begin DOCUMENT SEGMENT

2012-melted crayons flower

Weekly Photo Challenge: Crayons Merge

Last fall each of my grown children purchased new crayons and artist’s canvas, and it wasn’t for the grand-children to take to school. No, they used a glue gun, a candle and a hair dryer to create a merger of the crayons and the canvas.

The result was my Christmas Present last year.  I’m hoping they will do the same this year. I loved the results! One daughter, the one who lives to cook, presented me with this beautiful bundle of vegetables. I can only imagine how long it took to melt the crayons with a candle, then plant each melted bit onto the canvas!

Another daughter glued black, grey, white, green and yellow crayons onto the top of a canvas, then used a hair dryer to melt the pointed ends so they dripped. Note the new colours that formed near the bottom where one colour ran into another.

end DOCUMENT SEGMENT
begin DATA SECTION

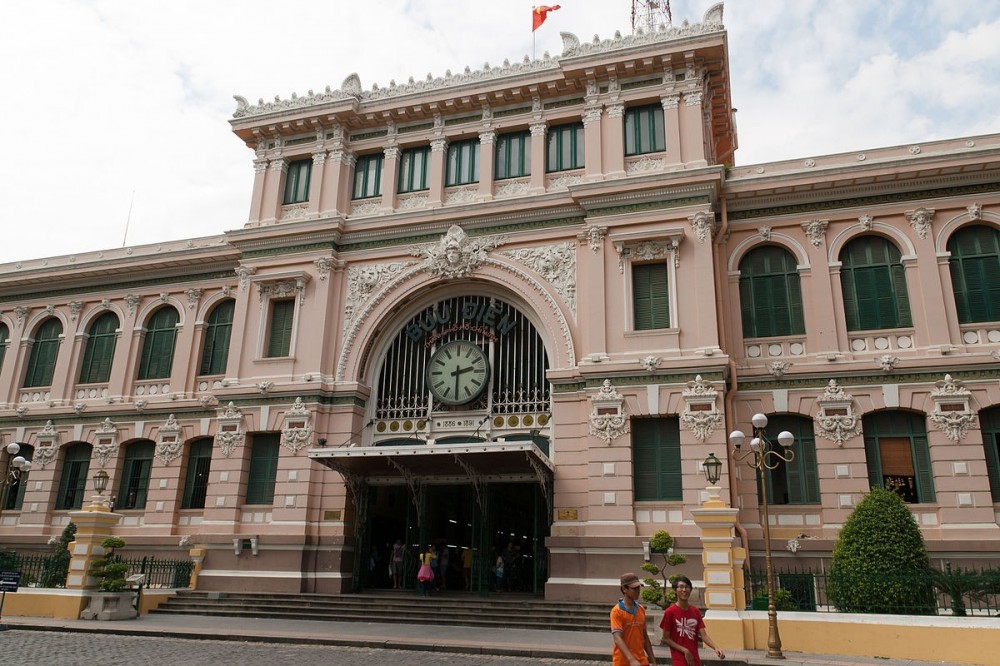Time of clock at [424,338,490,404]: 2:30
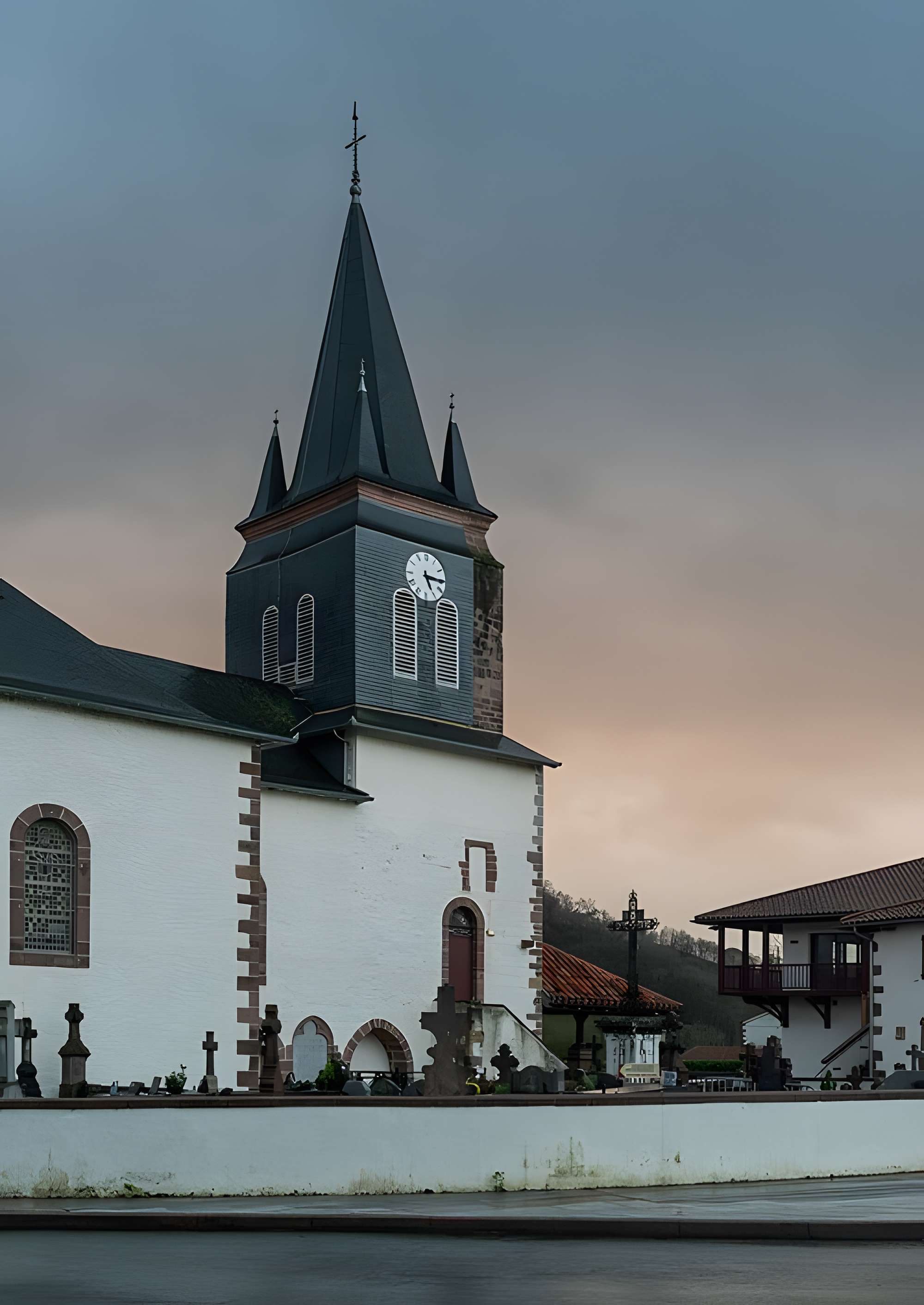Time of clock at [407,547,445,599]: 5:15
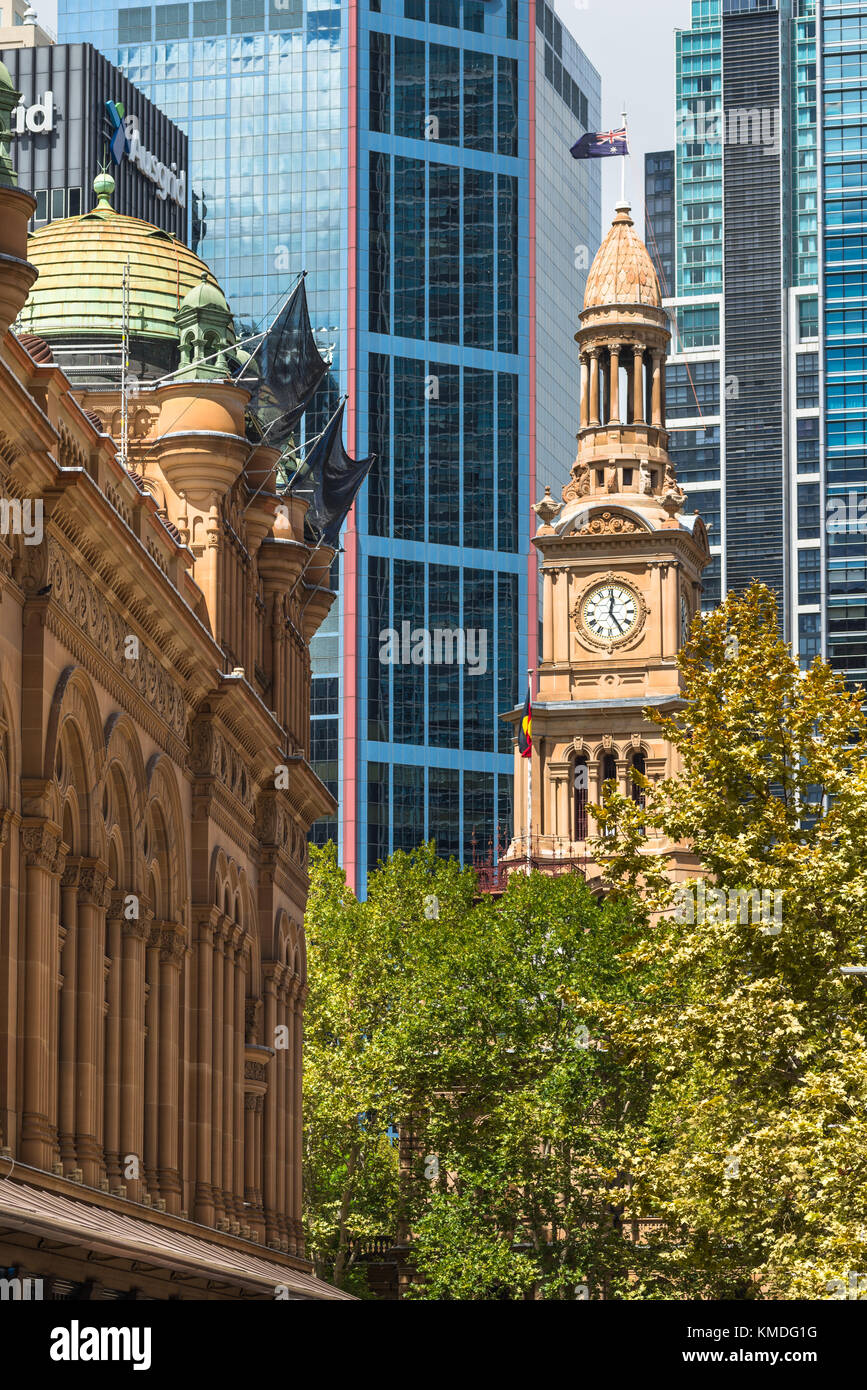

end DATA SECTION

## COMPLETE THE FOLLOWING
1) Translate this sentence from the melted crayons post into Spanish: "The result was my Christmas Present last year."
2) In the melted crayons post, what did the daughter who glued black, grey, white, green and yellow crayons use to melt their pointed ends?
3) Do these statements agree with the melted crayons post? Answer yes or no for each, quoting the words that decide it. (a) The crayons were bought for the grandchildren to take to school. (b) The daughter who lives to cook gave a bundle of vegetables. (c) One daughter glued crayons onto the bottom of a canvas.
The lines play no part in this work.

## EXPECTED RESULTS
1) El resultado fue mi regalo de Navidad el año pasado.

2) A hair dryer.

3)
(a) No: "it wasn’t for the grand-children to take to school."
(b) Yes: "One daughter, the one who lives to cook, presented me with this beautiful bundle of vegetables."
(c) No: "glued black, grey, white, green and yellow crayons onto the top of a canvas"